Should an entrepreneur be required to get permission from his competitors before opening up a new business? Yes, you read that sentence correctly, and no, it's not a trick question. Earlier today, the Pacific Legal Foundation, a public interest law firm based out of Sacramento, California, filed suit in the United States District Court for the Eastern District of Kentucky challenging a Kentucky law that effectively grants existing moving companies the power to veto the licensing application of any would-be competitors.

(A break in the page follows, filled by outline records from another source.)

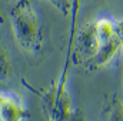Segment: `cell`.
<instances>
[{"mask_svg": "<svg viewBox=\"0 0 123 121\" xmlns=\"http://www.w3.org/2000/svg\"><path fill=\"white\" fill-rule=\"evenodd\" d=\"M10 22L17 44L26 51H39L43 41L42 23L31 0H19L10 9Z\"/></svg>", "mask_w": 123, "mask_h": 121, "instance_id": "6da1fadb", "label": "cell"}, {"mask_svg": "<svg viewBox=\"0 0 123 121\" xmlns=\"http://www.w3.org/2000/svg\"><path fill=\"white\" fill-rule=\"evenodd\" d=\"M29 117V110L16 95L0 93V121H23Z\"/></svg>", "mask_w": 123, "mask_h": 121, "instance_id": "7a4b0ae2", "label": "cell"}, {"mask_svg": "<svg viewBox=\"0 0 123 121\" xmlns=\"http://www.w3.org/2000/svg\"><path fill=\"white\" fill-rule=\"evenodd\" d=\"M13 73V64H12V60L3 46V43L0 41V84L6 83L10 76Z\"/></svg>", "mask_w": 123, "mask_h": 121, "instance_id": "3957f363", "label": "cell"}, {"mask_svg": "<svg viewBox=\"0 0 123 121\" xmlns=\"http://www.w3.org/2000/svg\"><path fill=\"white\" fill-rule=\"evenodd\" d=\"M107 121H123V101L117 95L113 97L109 111H107Z\"/></svg>", "mask_w": 123, "mask_h": 121, "instance_id": "277c9868", "label": "cell"}, {"mask_svg": "<svg viewBox=\"0 0 123 121\" xmlns=\"http://www.w3.org/2000/svg\"><path fill=\"white\" fill-rule=\"evenodd\" d=\"M49 1H50L57 10H60L64 16L70 14V11H72V6H73V3H72L70 0H49Z\"/></svg>", "mask_w": 123, "mask_h": 121, "instance_id": "5b68a950", "label": "cell"}, {"mask_svg": "<svg viewBox=\"0 0 123 121\" xmlns=\"http://www.w3.org/2000/svg\"><path fill=\"white\" fill-rule=\"evenodd\" d=\"M69 121H87V118L82 110H76V111H72Z\"/></svg>", "mask_w": 123, "mask_h": 121, "instance_id": "8992f818", "label": "cell"}, {"mask_svg": "<svg viewBox=\"0 0 123 121\" xmlns=\"http://www.w3.org/2000/svg\"><path fill=\"white\" fill-rule=\"evenodd\" d=\"M116 31H117V34H119L120 44H122V49H123V20H120V22L116 23Z\"/></svg>", "mask_w": 123, "mask_h": 121, "instance_id": "52a82bcc", "label": "cell"}]
</instances>
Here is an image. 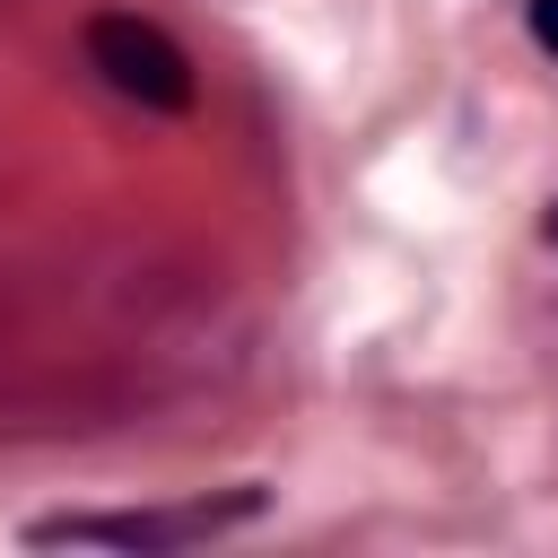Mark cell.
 <instances>
[{"instance_id": "6da1fadb", "label": "cell", "mask_w": 558, "mask_h": 558, "mask_svg": "<svg viewBox=\"0 0 558 558\" xmlns=\"http://www.w3.org/2000/svg\"><path fill=\"white\" fill-rule=\"evenodd\" d=\"M87 61H96L131 105H148V113H183V105H192V61H183V44H174L166 26H148V17H131V9H105V17L87 26Z\"/></svg>"}, {"instance_id": "7a4b0ae2", "label": "cell", "mask_w": 558, "mask_h": 558, "mask_svg": "<svg viewBox=\"0 0 558 558\" xmlns=\"http://www.w3.org/2000/svg\"><path fill=\"white\" fill-rule=\"evenodd\" d=\"M532 35H541V52H558V0H532Z\"/></svg>"}, {"instance_id": "3957f363", "label": "cell", "mask_w": 558, "mask_h": 558, "mask_svg": "<svg viewBox=\"0 0 558 558\" xmlns=\"http://www.w3.org/2000/svg\"><path fill=\"white\" fill-rule=\"evenodd\" d=\"M549 244H558V209H549Z\"/></svg>"}]
</instances>
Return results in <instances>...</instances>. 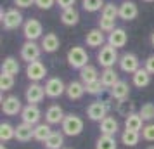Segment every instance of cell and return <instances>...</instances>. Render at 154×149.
<instances>
[{
    "mask_svg": "<svg viewBox=\"0 0 154 149\" xmlns=\"http://www.w3.org/2000/svg\"><path fill=\"white\" fill-rule=\"evenodd\" d=\"M83 128H85V121L76 113L66 114L63 123H61V132L64 135H68V137H78V135L83 132Z\"/></svg>",
    "mask_w": 154,
    "mask_h": 149,
    "instance_id": "1",
    "label": "cell"
},
{
    "mask_svg": "<svg viewBox=\"0 0 154 149\" xmlns=\"http://www.w3.org/2000/svg\"><path fill=\"white\" fill-rule=\"evenodd\" d=\"M66 61H68V64H69L73 70L80 71L82 68H85V66L88 64L90 57H88V54H87V50H85L83 47L75 45V47H71V49L68 50V54H66Z\"/></svg>",
    "mask_w": 154,
    "mask_h": 149,
    "instance_id": "2",
    "label": "cell"
},
{
    "mask_svg": "<svg viewBox=\"0 0 154 149\" xmlns=\"http://www.w3.org/2000/svg\"><path fill=\"white\" fill-rule=\"evenodd\" d=\"M119 61V56H118V49L112 47L109 43H106L100 47V50L97 52V63L99 66L104 68H114V64Z\"/></svg>",
    "mask_w": 154,
    "mask_h": 149,
    "instance_id": "3",
    "label": "cell"
},
{
    "mask_svg": "<svg viewBox=\"0 0 154 149\" xmlns=\"http://www.w3.org/2000/svg\"><path fill=\"white\" fill-rule=\"evenodd\" d=\"M0 19H2V26L9 31H12V29H17L19 26L24 24V17H23L21 11H17V7L14 9H7V11H2V16H0Z\"/></svg>",
    "mask_w": 154,
    "mask_h": 149,
    "instance_id": "4",
    "label": "cell"
},
{
    "mask_svg": "<svg viewBox=\"0 0 154 149\" xmlns=\"http://www.w3.org/2000/svg\"><path fill=\"white\" fill-rule=\"evenodd\" d=\"M23 35L26 40H31V42H36V40H42L43 36V26L42 23L31 17V19H26L24 24H23Z\"/></svg>",
    "mask_w": 154,
    "mask_h": 149,
    "instance_id": "5",
    "label": "cell"
},
{
    "mask_svg": "<svg viewBox=\"0 0 154 149\" xmlns=\"http://www.w3.org/2000/svg\"><path fill=\"white\" fill-rule=\"evenodd\" d=\"M42 45L36 42H31V40H26V42L21 45V52H19V56H21L23 61H26V63H33V61H38L40 56H42Z\"/></svg>",
    "mask_w": 154,
    "mask_h": 149,
    "instance_id": "6",
    "label": "cell"
},
{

At issue is a Kentucky statute requiring moving companies to obtain a Certificate of Public Conveyance and Necessity, which, under the law, may only be issued if "existing transportation service is inadequate." How do state officials decide whether the state's current crop of moving companies are "inadequate" to the task and in need of some fresh competition? By asking them, of course. As the complaint filed by the Pacific Legal Foundation explains,
Section 281.625(1) of the Kentucky Statutes and 601 Ky. Admin. Regs. 1:030, Section 2, provide that whenever a person applies for a Certificate, the Division of Motor Carriers must notify every existing moving company of the application and give them the opportunity to file "protests" against the new
application. Section 281.625(2) provides that if an existing moving company files a "protest" against the applicant, the Division must hold an administrative hearing to determine whether to grant or deny the Certificate to the applicant.
It's one thing to justify an occupational licensing requirement on the grounds that it will protect the health, welfare, or safety of the citizenry, but this is something else entirely. The Kentucky licensing law isn't about protecting the public, it's about restricting competition for the benefit of special interests.